Anyway, last Thursday, we were on our way to play music trivia when Head Like A Hole played on the radio. I immediately waxed poetic about the old days.
Me: This takes me back. Goddamn. Remember this? We were so young.
Randy: Do you see that?
Me: See what?
Randy: Gas has gone up ten cents since this morning. Ten fucking cents.
Me: Are you kidding right now?
Randy: I got gas this morning before it went up.
Me: You are an old man. I’m being all romantic and shit and you’re bitching about the price of gas.
Randy: Still, glad I filled up this morning.
This is funny because Randy is the die hard romantic in this relationship. I’m sure he could give you scores of examples. I guess if he wants to write his own blog he can tell you all about it.
Also last Thursday, I had lunch with my older son, Zach.
I have lunch with him once a week and look forward to those lunches every week. He works second shift, So I see him before his work day starts.
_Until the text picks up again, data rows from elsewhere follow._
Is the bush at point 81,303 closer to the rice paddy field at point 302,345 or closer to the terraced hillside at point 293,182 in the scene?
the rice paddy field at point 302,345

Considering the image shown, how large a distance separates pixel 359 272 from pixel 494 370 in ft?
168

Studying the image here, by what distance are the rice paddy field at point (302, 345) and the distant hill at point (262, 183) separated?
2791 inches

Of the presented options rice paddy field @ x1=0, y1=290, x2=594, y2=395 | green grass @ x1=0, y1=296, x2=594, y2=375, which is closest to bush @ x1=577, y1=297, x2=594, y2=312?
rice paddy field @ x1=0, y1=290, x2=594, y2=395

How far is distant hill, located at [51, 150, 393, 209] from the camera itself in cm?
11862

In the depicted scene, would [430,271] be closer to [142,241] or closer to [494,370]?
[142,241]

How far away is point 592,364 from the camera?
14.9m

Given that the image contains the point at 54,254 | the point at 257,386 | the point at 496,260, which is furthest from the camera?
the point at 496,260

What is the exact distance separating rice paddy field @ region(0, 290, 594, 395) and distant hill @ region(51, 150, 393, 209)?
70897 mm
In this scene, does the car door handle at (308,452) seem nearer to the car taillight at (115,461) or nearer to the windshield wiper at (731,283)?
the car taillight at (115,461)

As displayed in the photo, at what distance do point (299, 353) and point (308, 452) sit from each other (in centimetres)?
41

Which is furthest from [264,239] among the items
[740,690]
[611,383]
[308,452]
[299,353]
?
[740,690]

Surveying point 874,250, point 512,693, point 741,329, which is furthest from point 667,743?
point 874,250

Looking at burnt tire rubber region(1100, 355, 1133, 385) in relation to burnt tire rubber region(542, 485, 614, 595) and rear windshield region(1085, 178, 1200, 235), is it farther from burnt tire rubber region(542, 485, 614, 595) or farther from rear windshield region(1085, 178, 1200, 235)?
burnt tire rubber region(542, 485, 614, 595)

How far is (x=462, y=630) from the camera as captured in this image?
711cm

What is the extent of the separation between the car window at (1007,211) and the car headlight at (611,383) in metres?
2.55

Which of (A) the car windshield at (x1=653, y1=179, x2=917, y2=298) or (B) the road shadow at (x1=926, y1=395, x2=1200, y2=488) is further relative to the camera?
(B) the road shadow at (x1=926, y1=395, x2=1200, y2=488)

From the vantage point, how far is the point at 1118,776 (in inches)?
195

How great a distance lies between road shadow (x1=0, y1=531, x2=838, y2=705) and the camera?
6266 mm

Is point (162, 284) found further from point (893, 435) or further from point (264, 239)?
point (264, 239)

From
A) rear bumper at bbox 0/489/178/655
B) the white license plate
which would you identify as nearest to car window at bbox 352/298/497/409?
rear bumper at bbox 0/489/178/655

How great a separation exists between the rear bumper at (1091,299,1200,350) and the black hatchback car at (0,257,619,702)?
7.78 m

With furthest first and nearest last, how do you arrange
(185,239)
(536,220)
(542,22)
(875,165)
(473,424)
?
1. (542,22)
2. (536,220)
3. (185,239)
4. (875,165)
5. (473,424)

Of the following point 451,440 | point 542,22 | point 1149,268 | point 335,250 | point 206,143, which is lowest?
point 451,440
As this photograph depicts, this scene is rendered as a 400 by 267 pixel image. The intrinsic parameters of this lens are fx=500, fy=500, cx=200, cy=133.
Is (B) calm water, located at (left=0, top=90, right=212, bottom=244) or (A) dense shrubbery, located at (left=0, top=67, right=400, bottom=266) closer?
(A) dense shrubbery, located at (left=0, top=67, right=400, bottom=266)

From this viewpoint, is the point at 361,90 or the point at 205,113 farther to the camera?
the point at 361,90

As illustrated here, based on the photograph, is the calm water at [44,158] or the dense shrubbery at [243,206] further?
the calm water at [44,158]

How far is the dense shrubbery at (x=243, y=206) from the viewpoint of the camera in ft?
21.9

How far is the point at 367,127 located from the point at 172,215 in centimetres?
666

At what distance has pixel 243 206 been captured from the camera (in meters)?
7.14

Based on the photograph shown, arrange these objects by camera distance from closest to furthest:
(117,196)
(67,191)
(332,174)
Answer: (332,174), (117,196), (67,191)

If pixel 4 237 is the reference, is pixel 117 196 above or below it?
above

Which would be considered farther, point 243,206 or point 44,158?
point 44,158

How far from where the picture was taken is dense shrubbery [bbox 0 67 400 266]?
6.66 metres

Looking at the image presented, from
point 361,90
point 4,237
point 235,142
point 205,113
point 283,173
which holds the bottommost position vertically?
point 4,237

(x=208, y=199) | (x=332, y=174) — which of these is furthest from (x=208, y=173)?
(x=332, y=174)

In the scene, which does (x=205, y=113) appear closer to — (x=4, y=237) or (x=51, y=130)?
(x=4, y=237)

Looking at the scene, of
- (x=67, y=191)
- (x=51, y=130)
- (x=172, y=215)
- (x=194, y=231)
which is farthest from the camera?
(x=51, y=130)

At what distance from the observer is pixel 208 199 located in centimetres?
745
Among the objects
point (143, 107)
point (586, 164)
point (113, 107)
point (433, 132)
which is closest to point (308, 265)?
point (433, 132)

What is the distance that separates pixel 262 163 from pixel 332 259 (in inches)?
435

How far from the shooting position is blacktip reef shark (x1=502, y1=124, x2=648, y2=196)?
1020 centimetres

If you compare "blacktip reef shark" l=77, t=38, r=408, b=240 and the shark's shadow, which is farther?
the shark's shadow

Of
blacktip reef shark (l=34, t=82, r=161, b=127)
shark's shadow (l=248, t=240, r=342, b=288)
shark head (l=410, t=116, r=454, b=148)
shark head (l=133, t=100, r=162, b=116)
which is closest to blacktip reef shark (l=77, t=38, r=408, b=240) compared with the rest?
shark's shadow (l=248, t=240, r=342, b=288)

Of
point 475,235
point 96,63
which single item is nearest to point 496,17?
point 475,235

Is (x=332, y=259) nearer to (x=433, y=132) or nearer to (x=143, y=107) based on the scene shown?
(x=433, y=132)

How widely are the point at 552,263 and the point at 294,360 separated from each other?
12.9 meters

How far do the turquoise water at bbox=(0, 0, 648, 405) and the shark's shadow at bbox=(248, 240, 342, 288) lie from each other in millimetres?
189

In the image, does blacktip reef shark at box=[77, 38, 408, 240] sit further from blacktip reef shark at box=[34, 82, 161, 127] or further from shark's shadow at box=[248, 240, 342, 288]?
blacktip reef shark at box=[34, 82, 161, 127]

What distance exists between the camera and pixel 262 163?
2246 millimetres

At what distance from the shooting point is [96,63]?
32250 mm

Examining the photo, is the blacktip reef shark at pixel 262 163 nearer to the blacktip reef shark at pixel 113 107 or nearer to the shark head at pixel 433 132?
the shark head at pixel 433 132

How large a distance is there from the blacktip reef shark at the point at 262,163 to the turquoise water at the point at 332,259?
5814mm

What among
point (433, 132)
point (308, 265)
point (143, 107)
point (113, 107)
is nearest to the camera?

Last Thursday, he took half of his lunch to go and when we got in his car, he put the sandwich in his lunch box.
There was a baggie of popcorn in his box.
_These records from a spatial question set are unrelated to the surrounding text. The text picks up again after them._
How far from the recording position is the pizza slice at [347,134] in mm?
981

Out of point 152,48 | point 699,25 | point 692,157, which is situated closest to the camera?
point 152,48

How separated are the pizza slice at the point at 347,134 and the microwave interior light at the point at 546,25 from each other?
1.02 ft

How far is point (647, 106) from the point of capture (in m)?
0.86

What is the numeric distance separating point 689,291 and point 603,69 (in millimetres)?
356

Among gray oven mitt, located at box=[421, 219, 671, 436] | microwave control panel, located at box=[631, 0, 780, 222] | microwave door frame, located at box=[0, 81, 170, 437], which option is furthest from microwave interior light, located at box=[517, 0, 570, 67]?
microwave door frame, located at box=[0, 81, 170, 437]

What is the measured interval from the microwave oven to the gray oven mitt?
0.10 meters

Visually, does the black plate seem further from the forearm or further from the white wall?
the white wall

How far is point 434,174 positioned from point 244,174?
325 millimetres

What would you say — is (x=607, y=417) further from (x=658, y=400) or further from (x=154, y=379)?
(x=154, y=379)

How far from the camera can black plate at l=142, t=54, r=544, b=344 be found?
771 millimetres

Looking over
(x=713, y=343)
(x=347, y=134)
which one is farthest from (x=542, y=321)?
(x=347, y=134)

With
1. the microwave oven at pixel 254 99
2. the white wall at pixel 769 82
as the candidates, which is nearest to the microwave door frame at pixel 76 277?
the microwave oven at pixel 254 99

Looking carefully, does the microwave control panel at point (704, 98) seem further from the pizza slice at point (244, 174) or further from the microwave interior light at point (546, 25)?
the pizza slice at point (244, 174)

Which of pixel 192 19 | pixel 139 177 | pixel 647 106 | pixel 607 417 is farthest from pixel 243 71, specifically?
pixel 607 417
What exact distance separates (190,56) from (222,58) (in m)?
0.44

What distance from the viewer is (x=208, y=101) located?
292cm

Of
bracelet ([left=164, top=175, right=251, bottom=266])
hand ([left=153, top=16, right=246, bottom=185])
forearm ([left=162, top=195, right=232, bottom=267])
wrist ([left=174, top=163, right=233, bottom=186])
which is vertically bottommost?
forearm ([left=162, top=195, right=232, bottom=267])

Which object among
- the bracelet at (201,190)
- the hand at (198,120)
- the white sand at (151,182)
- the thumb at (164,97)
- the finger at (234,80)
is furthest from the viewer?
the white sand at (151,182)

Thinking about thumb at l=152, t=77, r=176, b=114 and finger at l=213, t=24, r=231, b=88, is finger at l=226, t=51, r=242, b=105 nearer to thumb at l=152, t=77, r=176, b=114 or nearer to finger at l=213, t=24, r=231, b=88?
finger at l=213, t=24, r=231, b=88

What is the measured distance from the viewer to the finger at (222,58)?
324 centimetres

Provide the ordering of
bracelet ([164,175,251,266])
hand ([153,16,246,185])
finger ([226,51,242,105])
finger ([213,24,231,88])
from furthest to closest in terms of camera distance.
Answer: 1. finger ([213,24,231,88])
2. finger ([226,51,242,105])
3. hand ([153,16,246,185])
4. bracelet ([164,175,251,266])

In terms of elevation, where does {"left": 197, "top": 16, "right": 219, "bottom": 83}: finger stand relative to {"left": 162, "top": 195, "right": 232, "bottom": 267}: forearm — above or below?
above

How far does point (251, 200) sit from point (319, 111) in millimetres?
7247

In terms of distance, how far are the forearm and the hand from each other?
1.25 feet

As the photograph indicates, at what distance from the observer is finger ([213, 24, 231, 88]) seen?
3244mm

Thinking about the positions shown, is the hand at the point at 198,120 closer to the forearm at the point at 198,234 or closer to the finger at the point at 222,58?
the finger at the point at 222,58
Zach: You should try that popcorn. It is bad ass. It has black truffle infused salt on it.
Me: Okay, cool.
Me: Oh dear god. Fucking hell. This is disgusting.
Zach laughed his ass off while I spit the popcorn out in the parking lot and pawed at my tongue like Tom Hanks in Big when he ate the caviar.
Zach: Don’t like it, then?
Me: Fuck no. That’s as bad as yogurt.
Zach: That salt is crazy expensive. I paid $23. for 3 1/2 ounces.
Me: I’m so proud.
Zach: When I got home, I opened it up to smell and dropped it.
Me: Wait. You dropped it?
Zach: Yeah, but I scooped it back up because it was $23.
Me: Let me get this straight. I just ate the most disgusting popcorn on the planet, and it was seasoned in salt you scraped off the floor?
Zach: That’s about right.
Me: I have a popcorn kernel stuck in my teeth and I didn’t actually eat any popcorn.
All in all, I consider it a successful lunch date. Zach doesn’t laugh out loud often, so it’s nice to hear.
So, now I’m wondering, since it is Thursday, will anything happen today as entertaining as last Thursday?
Edited to add: I am bummed because I cancelled my SiriusXM account. I LOVE Sirius, but as long as they give a voice to Breitbart and Steve Bannon, they don’t get any of my dollars.